The vape industry’s attack on our kids
The “Juul” looks more like a thumb drive, but kids across Connecticut and the nation are using them, often in school, to vape and feed a growing epidemic of nicotine addiction among children and young people. Kids are also selling vape to other kids in school, and are coaching their peers online and through social media on how to vape without detection.
Like most parents of young children, I can hardly imagine yet another industry targeting our kids. And yet the major e-cigarette companies, i.e., the vaping industry, have set their sights on our kids like their big brothers the tobacco industry have done for so long. They use new and creative marketing ploys — advertising that looks more like branding for cookies, juice boxes, even whipped cream. And now the vaping industry is offering scholarships. Through cynical product design and marketing strategies, the nicotine industry is finding creative ways to hook kids, teens and young adults on their addictive products, and the threat to our kids’ health is real.
Just last week, the Centers for Disease Control and Prevention and the Food and Drug Administration released joint survey results showing that ecigarettes, the more technical term for vaping, are by far the most commonly used tobacco products by both middle school and high school students. (The FDA widely defines tobacco products as those containing nicotine.)
This fact, paired with the 2018 study finding by the National Academies of Sciences, Engineering and Medicine that vaping cannot be considered safe and increases the chance that teens will try regular cigarettes, should raise alarm. To boil it down: Kids are using vaping products and it is a gateway to smoking, whose dangers we know all too well.
This is why it is so disturbing that vaping manufacturers and retailers are pumping out packaging, flavors and look-alike products that are traditionally geared toward kids. Is that a juice box or a nicotine liquid? Kids should not be put in the position of having to discern the difference. And as for teens and young adults, there the marketing gets even more sophisticated. Through college scholarship contests that ask applicants to expound upon the virtues of vaping, or the type of vaping products they like best, the nicotine industry has found a way to incentivize use of their products.
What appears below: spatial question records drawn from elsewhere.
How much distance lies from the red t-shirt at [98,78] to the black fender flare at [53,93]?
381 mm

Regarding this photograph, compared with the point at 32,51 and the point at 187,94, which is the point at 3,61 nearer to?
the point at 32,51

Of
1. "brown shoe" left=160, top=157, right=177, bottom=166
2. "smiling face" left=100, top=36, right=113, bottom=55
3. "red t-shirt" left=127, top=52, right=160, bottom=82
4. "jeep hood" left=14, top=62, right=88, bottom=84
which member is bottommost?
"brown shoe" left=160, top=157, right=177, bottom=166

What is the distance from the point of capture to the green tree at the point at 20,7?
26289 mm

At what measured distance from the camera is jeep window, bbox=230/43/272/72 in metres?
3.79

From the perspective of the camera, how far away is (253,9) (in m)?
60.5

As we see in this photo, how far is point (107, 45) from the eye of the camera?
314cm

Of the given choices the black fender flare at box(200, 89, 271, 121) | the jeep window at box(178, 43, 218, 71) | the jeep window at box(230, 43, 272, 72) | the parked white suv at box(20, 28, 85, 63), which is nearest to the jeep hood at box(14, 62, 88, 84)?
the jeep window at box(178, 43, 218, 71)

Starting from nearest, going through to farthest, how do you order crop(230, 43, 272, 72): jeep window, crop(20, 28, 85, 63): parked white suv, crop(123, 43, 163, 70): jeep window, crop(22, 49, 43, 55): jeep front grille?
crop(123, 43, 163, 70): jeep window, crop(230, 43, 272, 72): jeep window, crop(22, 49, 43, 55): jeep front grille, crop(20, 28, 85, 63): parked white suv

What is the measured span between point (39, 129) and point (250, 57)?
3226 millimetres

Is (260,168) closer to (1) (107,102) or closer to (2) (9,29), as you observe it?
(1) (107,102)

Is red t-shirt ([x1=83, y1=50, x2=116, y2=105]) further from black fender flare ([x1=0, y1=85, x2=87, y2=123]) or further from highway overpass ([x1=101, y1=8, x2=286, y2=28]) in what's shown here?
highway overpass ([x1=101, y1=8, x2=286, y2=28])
The FDA and the Federal Trade Commission have started cracking down on these companies, but there is more that can be done on the state level. In fact, there is more that must be done, including:
1) An investigation and potential legal action by the attorney general focused on the marketing practices of e-cigarette companies, with particular emphasis on how they target minors and young people (if possible, on a multi-state basis in conjunction with other attorneys general);
2) A law to raise the smoking and vaping age to 21, and prohibit the sale of tobacco and nicotine products, including vaping products, to anyone under 21 (a bill to do this passed the legislature’s Public Health Committee this year on a bipartisan vote but did not pass into law);
3) A law to prohibit online sales of vaping products (the legislature this year banned sales through vending machines); and
4) An increase in fines and penalties for marketing or selling tobacco and nicotine products to minors, including vaping products.
As always, regulation and enforcement actions must be done in a way that is thoughtful and targeted. Though harmful to kids, e-cigarettes can serve a useful purpose as smoking cessation aids for adults. But we cannot let the limited usefulness of the product hamstring our duty to protect our kids from what could become the next public health crisis.